Greetings

[JulieInAUS]

Hello to everyone on here,

I am a married mother of one little boy who was diagnosed with epilepsy yesterday! I had a seizure on tuesday but as it was only the left side of my body affected they thought I was having a stroke, so I had a CT scan, MRI, ECG, blood tests, chest Xray etc before they did an EEG yesterday, once the Nuerologist looked at it after asking me some questions she advised that I have abnormal brain activity on the right side of my brain, which is why my seizure affected my left side, although apparently it can cross over.

I am now taking slow release carbamazepine (brand name tegretol) and I am hoping that will work for me, I have also ordered some medic alert jewellery just in case. As the meds have not really kicked in yet I am still getting whole body twitches/spasms which are really annoying!

I am still getting used to the idea of having eplilepsy and I am a little worried about caring for my son (who has special needs) and getting my epilepsy under control at the same time, I am hoping his disability services social worker will help us.

Looking forward to getting to know you all and getting some great tips hopefull!

 

[Nakamova]

Hi JulieinAUS, welcome to CWE!

We seem to have quite a few Aussie members, so you're in good company!

It's great that you are looking for information right away -- for the most part, the more you know, the better you are able to cope withe epilepsy and its associated issues. CWE is a terrific resource for solace and support if you need them. And jokes -- check out this thread by a fellow Aussie: http://www.coping-with-epilepsy.com/forums/f21/cqs-jokes-1159/

I hope the Tegretol does the trick for you. You may find that you get seizure control quickly and are more or less back to "normal" fairly quickly. I recommend that you keep close track of how you are feeling, so in the event that side effects occur you can make the connection for your neurologist. A journal can also be helpful to potentially identify any factors that might have played a role in triggering your initial symptoms.

Best,
Nakamova

 

[survivor]

Hello julie! U did not mention how small ur baby is! I too have a five year old daughter and have E. Very soon u will adapt with the medicines and medicines will improve the seizures. take care! We are all here for u anytime! u can talk to me anytime if something concerning raising the baby is involved.

 

[Endless]

Julie,

Welcome to the forum!

We have some parents of special needs children in the forum, so you are in good company. Lots of us with seizures, too.

I'm glad you found us.

I'm sorry you are going through all this. It's worrisome to have seizures, meds, and responsibilities that have to be met all at the same time. The medication should help once you are up to a theraputic dose. Are you ramping up slowly? What dosage is your doctor hoping to get you up to?

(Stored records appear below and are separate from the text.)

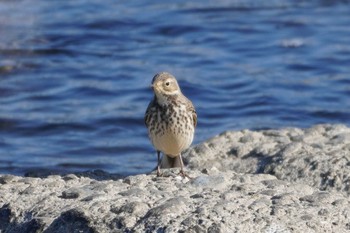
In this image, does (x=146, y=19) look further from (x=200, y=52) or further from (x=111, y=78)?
(x=111, y=78)

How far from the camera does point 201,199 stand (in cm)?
690

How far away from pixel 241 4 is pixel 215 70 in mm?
4184

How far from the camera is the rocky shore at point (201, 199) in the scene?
21.5ft

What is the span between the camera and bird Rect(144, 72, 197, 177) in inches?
335

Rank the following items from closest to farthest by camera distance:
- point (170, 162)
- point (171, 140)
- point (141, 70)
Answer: point (171, 140) → point (170, 162) → point (141, 70)

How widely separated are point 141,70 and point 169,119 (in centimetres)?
748

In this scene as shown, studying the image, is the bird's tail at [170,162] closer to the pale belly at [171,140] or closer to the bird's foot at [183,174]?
the pale belly at [171,140]

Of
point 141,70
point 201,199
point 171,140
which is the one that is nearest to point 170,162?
point 171,140

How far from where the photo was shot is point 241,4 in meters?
19.9

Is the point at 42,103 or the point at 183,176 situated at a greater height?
the point at 183,176

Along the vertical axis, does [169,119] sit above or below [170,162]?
above

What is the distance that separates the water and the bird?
250 cm

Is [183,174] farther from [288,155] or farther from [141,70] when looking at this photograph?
[141,70]

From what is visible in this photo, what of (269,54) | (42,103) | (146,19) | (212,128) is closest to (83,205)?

Hang in there. It may take a little while, but everything is going to be okay.

 

[JulieInAUS]

Thankyou all so much for the warm welcome,

I am on 200mg of Tegretol, the neurologist said we would start with that and see how I go, if it's not enough they can increase the dose.

Yesterday I was very restless in the afternoon and this morning I woke up lightheaded and still am which is annoying, I am hoping it will wear off soon.

My son is four and he goes to daycare with an aide, I am worried about helping him with his toileting and bathing while my seizures are not under control (he is very little and has low tone so needs assistence with self care).

He is prone to febrile convulsions but I am hoping there is no connection with epilepsy for him.

Oh and I have to do a sleep deprived EEG soon, not looking forward to that!